Abstract
Thoracic outlet syndrome consists of a constellation of signs and symptoms, including paresthesias and aching pain of the neck, shoulder, and arm. The cause is thought to be compression of the brachial plexus and subclavian artery and vein as they traverse the interscalene triangle, the costoclavicular space, and the subpectoral (subcoracoid) tunnel. Compression or entrapment of the neurovascular structures may be caused by congenitally abnormal structures such as cervical ribs, aberrant scalene muscles, fibrous bands, and/or abnormal pectoralis minor and subscapularis muscles as the plexus cords, subclavian/axillary artery, and the terminal branches of the brachial plexus traverse the subpectoral space. Cervicothoracic tumors and aneurysms must also be considered when evaluating a patient with thoracic outlet syndrome. One or all of the structures may be compressed, thus giving the syndrome a varied clinical expression. Thoracic outlet syndrome is seen most commonly in women between 25 and 50 years of age.
Keywords
thoracic outlet syndrome, brachial plexopathy, cervical radiculopathy, brachial plexus block, cervical rib, Pancoast’s tumor, Adson test, subclavian artery aneurysm
ICD-10 CODE G54.0
The Clinical Syndrome
Thoracic outlet syndrome consists of a constellation of signs and symptoms, including paresthesias and aching pain of the neck, shoulder, and arm. The cause is thought to be compression of the brachial plexus and subclavian artery and vein as they traverse the interscalene triangle, the costoclavicular space, and the subpectoral (subcoracoid) tunnel ( Fig. 24.1 ). Compression or entrapment of the neurovascular structures may be caused by congenitally abnormal structures such as cervical ribs, aberrant scalene muscles, fibrous bands, and/or abnormal pectoralis minor and subscapularis muscles as the plexus cords, subclavian/axillary artery, and the terminal branches of the brachial plexus traverse the subpectoral space ( Fig. 24.2 ). Cervicothoracic tumors and aneurysms must also be considered when evaluating a patient with thoracic outlet syndrome. One or all the structures may be compressed, thus giving the syndrome a varied clinical expression. Thoracic outlet syndrome is seen most commonly in women between 25 and 50 years of age. It has been the subject of significant debate, and the diagnosis and treatment of thoracic outlet syndrome remain controversial.
Signs and Symptoms
Although the symptoms of thoracic outlet syndrome vary, compression of neural structures accounts for most of them. Paresthesias of the upper extremity radiating into the distribution of the ulnar nerve may be misdiagnosed as tardy ulnar palsy. Aching and incoordination of the affected extremity are also common findings. If the pain persists, abnormal position of the shoulder girdle to relieve compression or entrapment of the neurovascular structures may be observed. If vascular compression exists, edema or discoloration of the arm may be noted; in rare instances, venous or arterial thrombosis may occur. Rarely, the symptoms of thoracic outlet syndrome are caused by arterial aneurysm, and auscultation of the supraclavicular region reveals a bruit.

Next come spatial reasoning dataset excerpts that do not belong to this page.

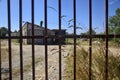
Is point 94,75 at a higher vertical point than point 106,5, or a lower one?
lower

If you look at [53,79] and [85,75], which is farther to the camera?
[53,79]

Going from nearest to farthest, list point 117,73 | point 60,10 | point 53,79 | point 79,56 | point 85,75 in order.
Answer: point 60,10
point 117,73
point 85,75
point 79,56
point 53,79

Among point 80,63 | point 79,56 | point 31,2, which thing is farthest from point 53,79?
point 31,2

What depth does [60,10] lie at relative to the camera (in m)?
3.59

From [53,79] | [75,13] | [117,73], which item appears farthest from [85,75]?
[53,79]

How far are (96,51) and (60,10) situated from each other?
1.22 meters

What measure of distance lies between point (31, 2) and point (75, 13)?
678mm

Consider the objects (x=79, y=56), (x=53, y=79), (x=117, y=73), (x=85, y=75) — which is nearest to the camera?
(x=117, y=73)

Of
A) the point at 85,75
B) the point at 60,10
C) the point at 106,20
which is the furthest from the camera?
the point at 85,75

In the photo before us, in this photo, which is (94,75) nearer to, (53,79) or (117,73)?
(117,73)

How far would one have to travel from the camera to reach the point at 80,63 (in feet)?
14.6

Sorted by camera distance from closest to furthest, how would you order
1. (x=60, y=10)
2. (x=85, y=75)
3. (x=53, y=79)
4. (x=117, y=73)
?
(x=60, y=10) < (x=117, y=73) < (x=85, y=75) < (x=53, y=79)

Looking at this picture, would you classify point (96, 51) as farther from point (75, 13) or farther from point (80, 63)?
point (75, 13)

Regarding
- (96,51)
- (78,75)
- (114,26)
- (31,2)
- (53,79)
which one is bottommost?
(53,79)
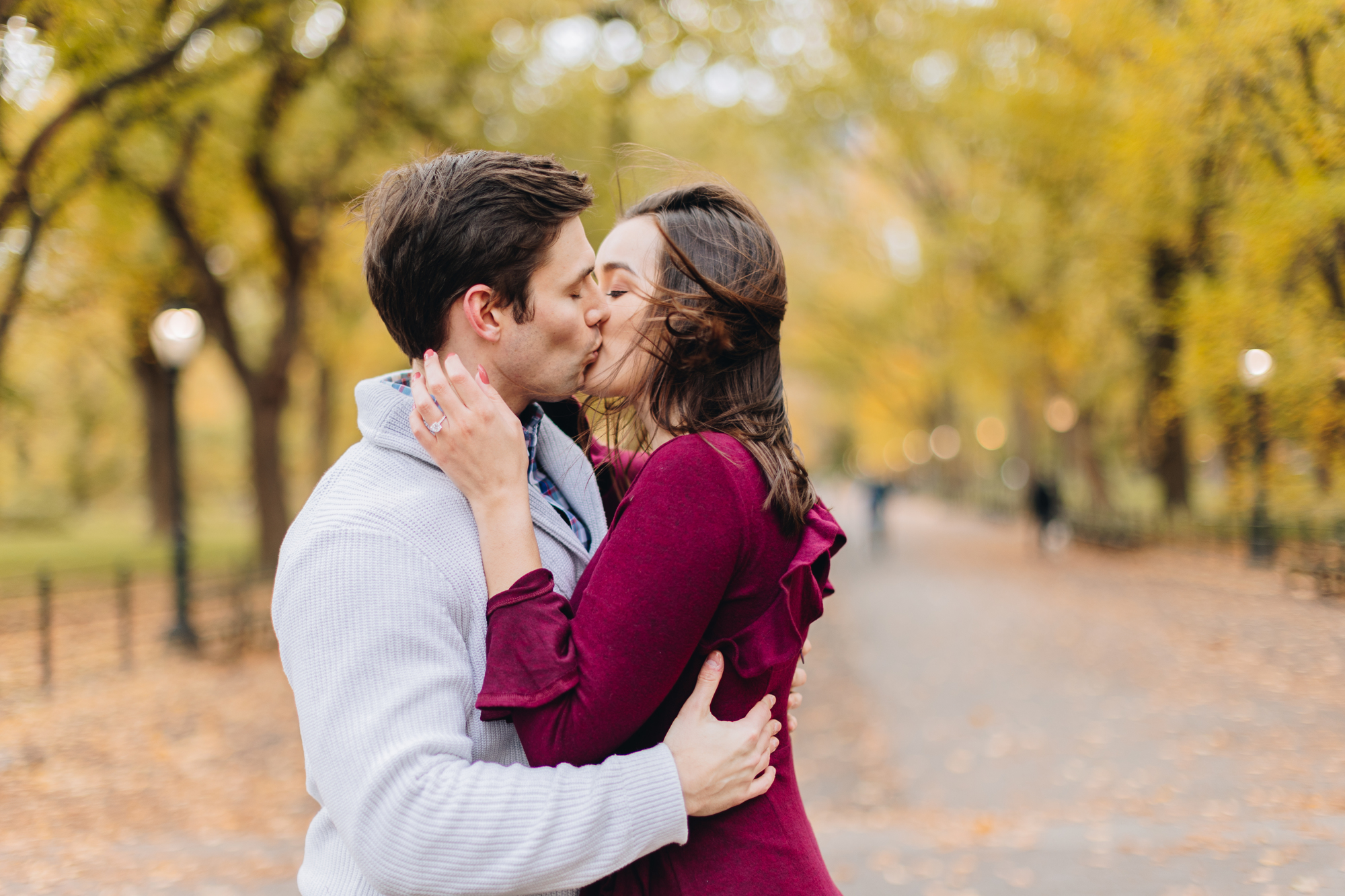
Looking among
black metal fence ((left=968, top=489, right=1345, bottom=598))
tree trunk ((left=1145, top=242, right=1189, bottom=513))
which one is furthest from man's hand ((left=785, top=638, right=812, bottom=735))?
tree trunk ((left=1145, top=242, right=1189, bottom=513))

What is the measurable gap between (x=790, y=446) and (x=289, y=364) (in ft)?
43.2

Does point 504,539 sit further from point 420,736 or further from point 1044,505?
point 1044,505

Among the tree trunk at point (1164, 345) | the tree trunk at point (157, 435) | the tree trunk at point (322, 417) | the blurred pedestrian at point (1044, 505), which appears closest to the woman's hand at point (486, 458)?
the tree trunk at point (1164, 345)

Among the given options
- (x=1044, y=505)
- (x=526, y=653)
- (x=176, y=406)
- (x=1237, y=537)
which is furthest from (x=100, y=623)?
(x=1044, y=505)

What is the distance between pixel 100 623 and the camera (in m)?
11.8

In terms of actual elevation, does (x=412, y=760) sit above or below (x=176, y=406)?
below

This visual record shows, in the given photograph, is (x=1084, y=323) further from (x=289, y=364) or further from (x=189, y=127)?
(x=189, y=127)

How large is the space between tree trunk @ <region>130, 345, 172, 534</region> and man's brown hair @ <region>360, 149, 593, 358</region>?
72.5 feet

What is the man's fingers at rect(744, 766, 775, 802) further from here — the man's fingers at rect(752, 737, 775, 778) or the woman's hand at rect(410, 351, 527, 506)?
the woman's hand at rect(410, 351, 527, 506)

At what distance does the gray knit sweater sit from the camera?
138 centimetres

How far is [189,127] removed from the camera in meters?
11.1

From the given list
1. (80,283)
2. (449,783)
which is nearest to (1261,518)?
(449,783)

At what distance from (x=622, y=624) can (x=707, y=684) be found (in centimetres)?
23

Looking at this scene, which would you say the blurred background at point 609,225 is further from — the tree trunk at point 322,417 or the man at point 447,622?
the man at point 447,622
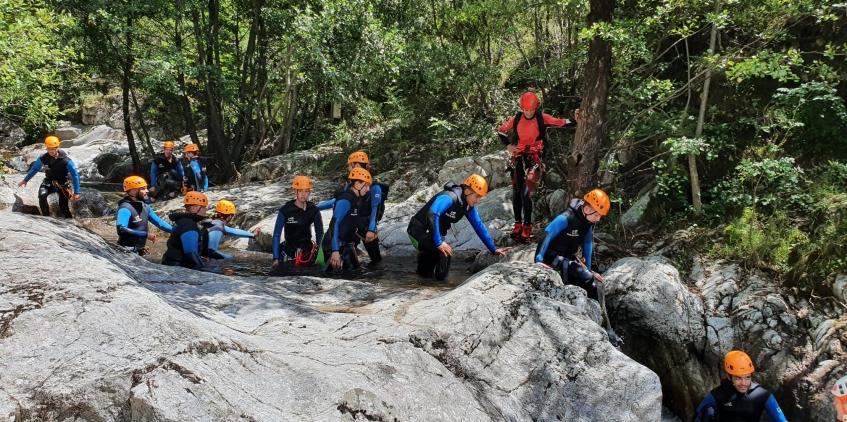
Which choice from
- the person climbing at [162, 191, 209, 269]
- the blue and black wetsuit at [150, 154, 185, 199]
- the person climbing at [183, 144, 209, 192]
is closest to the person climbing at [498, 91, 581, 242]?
the person climbing at [162, 191, 209, 269]

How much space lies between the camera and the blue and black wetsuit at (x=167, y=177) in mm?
15875

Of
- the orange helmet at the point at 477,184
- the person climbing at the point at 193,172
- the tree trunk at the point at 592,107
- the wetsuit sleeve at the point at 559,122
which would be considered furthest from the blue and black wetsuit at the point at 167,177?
the tree trunk at the point at 592,107

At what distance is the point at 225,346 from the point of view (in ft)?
13.5

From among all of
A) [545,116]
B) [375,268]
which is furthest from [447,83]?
[375,268]

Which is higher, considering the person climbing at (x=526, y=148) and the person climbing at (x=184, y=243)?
the person climbing at (x=526, y=148)

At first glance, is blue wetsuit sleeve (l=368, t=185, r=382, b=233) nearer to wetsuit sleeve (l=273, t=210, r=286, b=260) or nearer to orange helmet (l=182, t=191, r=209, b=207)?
wetsuit sleeve (l=273, t=210, r=286, b=260)

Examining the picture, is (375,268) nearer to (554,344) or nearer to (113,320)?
(554,344)

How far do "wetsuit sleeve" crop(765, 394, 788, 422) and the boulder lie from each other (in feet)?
6.32

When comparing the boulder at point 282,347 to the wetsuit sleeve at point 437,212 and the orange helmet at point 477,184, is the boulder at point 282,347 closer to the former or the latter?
the wetsuit sleeve at point 437,212

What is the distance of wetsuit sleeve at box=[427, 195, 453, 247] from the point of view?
7984 mm

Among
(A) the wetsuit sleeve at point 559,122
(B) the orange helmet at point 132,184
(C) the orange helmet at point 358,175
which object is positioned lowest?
(C) the orange helmet at point 358,175

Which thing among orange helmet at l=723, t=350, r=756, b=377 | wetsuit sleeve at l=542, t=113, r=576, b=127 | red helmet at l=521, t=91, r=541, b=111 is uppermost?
red helmet at l=521, t=91, r=541, b=111

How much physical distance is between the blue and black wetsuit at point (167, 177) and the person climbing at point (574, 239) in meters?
A: 11.8

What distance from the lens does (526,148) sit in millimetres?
9492
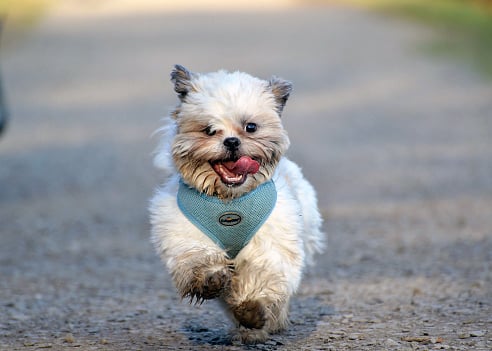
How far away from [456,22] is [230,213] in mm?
29811

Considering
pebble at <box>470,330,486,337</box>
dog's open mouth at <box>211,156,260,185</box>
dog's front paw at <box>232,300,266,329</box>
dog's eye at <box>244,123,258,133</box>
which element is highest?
dog's eye at <box>244,123,258,133</box>

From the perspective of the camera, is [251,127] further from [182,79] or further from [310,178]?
[310,178]

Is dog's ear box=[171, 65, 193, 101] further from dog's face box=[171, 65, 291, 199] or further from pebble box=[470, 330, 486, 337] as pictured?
pebble box=[470, 330, 486, 337]

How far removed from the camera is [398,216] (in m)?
12.2

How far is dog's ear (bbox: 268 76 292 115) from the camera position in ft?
20.9

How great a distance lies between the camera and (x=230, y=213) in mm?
6340

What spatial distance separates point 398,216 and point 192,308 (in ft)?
15.1

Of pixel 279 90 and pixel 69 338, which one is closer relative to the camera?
pixel 279 90

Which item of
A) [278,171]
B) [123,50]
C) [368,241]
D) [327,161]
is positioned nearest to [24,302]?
[278,171]

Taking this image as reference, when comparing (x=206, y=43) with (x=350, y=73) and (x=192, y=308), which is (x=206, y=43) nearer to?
(x=350, y=73)

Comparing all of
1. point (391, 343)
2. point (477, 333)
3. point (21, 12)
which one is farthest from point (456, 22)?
point (391, 343)

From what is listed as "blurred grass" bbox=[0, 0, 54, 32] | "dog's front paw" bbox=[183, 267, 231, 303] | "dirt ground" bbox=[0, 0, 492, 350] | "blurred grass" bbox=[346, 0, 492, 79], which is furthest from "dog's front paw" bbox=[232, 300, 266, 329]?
"blurred grass" bbox=[0, 0, 54, 32]

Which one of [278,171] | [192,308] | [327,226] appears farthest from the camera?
[327,226]

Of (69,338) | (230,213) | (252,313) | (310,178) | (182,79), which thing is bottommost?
(69,338)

The symptoms of thoracic outlet syndrome may be elicited by various maneuvers, including the Adson test, the costoclavicular test, and the Roo elevated arm stress test, which is also known as the hyperabduction test. The Adson test is carried out by palpating the radial pulse on the affected side with the patient’s neck extended and the head turned toward the affected side ( Fig. 24.3 ). A diminished pulse suggests thoracic outlet syndrome. The elevated arm stress test is performed by having the patient hold his or her arms over the head and open and close the hands. Normally, patients without thoracic outlet syndrome can perform this maneuver for approximately 3 minutes, whereas those suffering from thoracic outlet syndrome experience the onset of symptoms within 30 seconds.
Testing
Plain radiographs of the cervical spine should be obtained in all patients suspected of having thoracic outlet syndrome. These films should be carefully reviewed for congenital abnormalities such as cervical ribs or overly elongated transverse processes. Patients should also undergo chest radiography with apical lordotic views to rule out Pancoast’s tumor. Magnetic resonance imaging (MRI) of the cervical spine is indicated to identify lesions of the cervical spinal cord and exiting nerve roots, as well as cervical ribs and fibrous adhesions ( Fig. 24.4 ). If the diagnosis is still in doubt, MRI of the brachial plexus is indicated to search for an occult pathologic process, including primary tumors of the plexus and aberrant scalene muscles which may cause compression or entrapment ( Fig. 24.5 ). Ultrasonography may also help clarify the diagnosis ( Fig. 24.6 ). Screening laboratory tests consisting of a complete blood count, erythrocyte sedimentation rate, antinuclear antibody testing, and automated blood chemistry may be performed to exclude other causes of the patient’s pain.